--- WHAT YOU SHOULD DO ---
Reproduce everything in the F-35 passage from "A Ferrari is" down to "Italian dream machine.".

--- EXCERPTED PASSAGE ---
##############################

A Ferrari is surely a wonderful sports car, but let's be honest: Most of us couldn't afford the day-to-day maintenance, let alone the sticker price, and these beautiful creatures are hard to drive on America's pothole-plagued streets, and a massive pain in the butt to repair when they break down. So you can imagine the raised eyebrows earlier this year when a top U.S. Air Force general compared the F-35 Lightning II stealth fighter jet--decades and hundreds of billions of dollars into a lifetime that will cost taxpayers $1.7 trillion--to that Italian dream machine.
"I want to moderate how much we're using those aircraft," Gen. Charles Q. Brown, the Air Force chief of staff, told Pentagon reporters about the Lockheed Martin-built fighter in February. "You don't drive your Ferrari to work every day, you only drive it on Sundays. This is our high end, we want to make sure we don't use it all for the low-end fight ... We don't want to burn up capability now and wish we had it later."
Experts have found that massive military spending--although it does create jobs at defense plants, so often located in the districts of key House members--is actually a drain on a nation's economy, because it diverts dollars from much more productive uses such as education...or infrastructure.

##############################

--- INFORMATION SUPPLIED ---
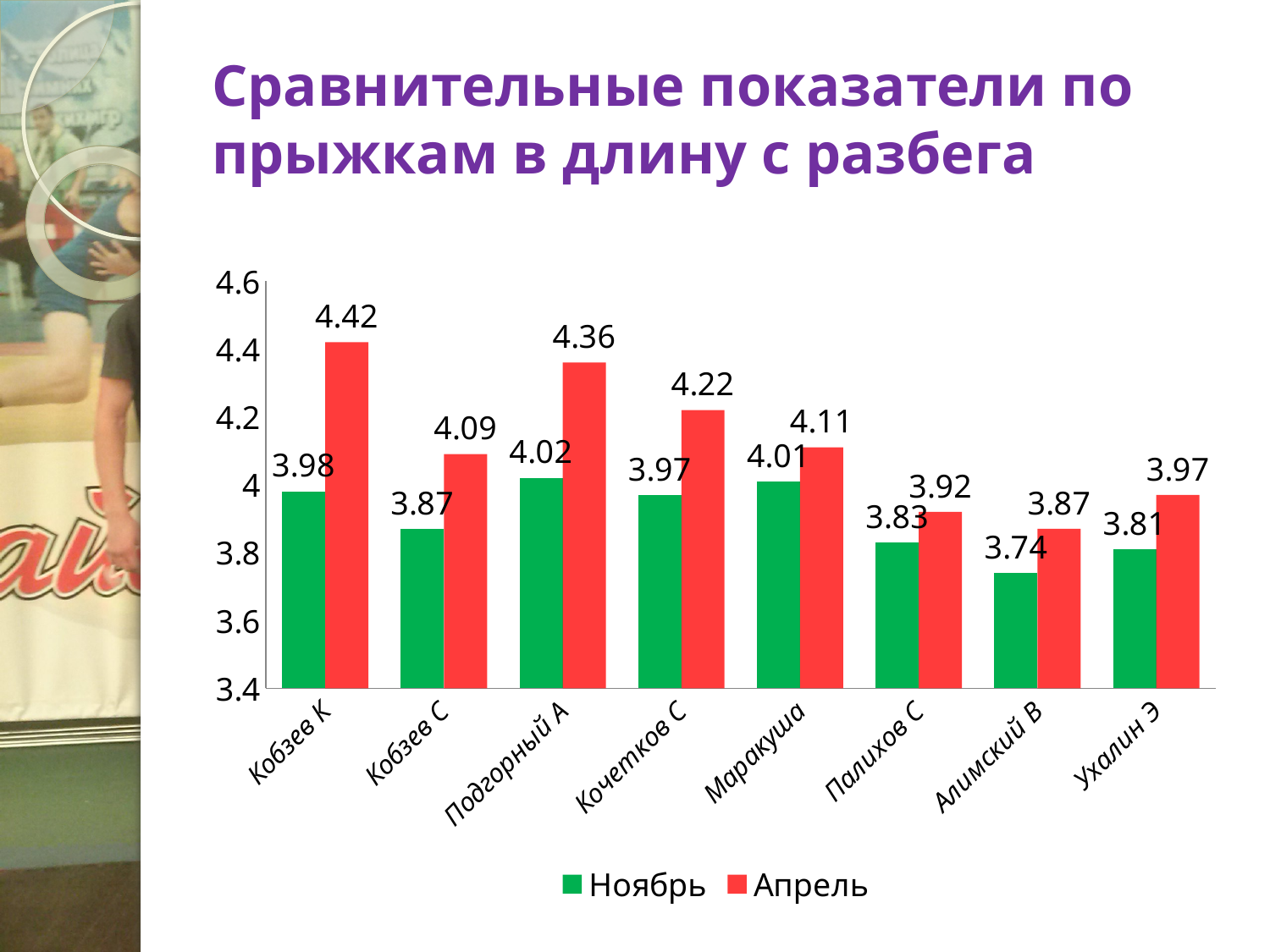
What is the Апрель value for Ухалин Э? 3.97 What kind of chart is shown on the slide? bar chart What is the difference between the Апрель and Ноябрь values for Кобзев К? 0.44 Which is larger: the Ноябрь value for Маракуша or the Ноябрь value for Палихов С? Маракуша Which category has the lowest Ноябрь value? Алимский В What colour are the Апрель bars? red Is the Апрель value for Кочетков С greater or less than 4.2? greater How many series does the legend list? 2 How many categories are shown on the x axis? 8 What is the Апрель value for Подгорный А? 4.36 Which category has the highest Апрель value? Кобзев К What is the Ноябрь value for Кобзев К? 3.98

##############################

--- PROBLEM SOLUTION ---
A Ferrari is surely a wonderful sports car, but let's be honest: Most of us couldn't afford the day-to-day maintenance, let alone the sticker price, and these beautiful creatures are hard to drive on America's pothole-plagued streets, and a massive pain in the butt to repair when they break down. So you can imagine the raised eyebrows earlier this year when a top U.S. Air Force general compared the F-35 Lightning II stealth fighter jet--decades and hundreds of billions of dollars into a lifetime that will cost taxpayers $1.7 trillion--to that Italian dream machine.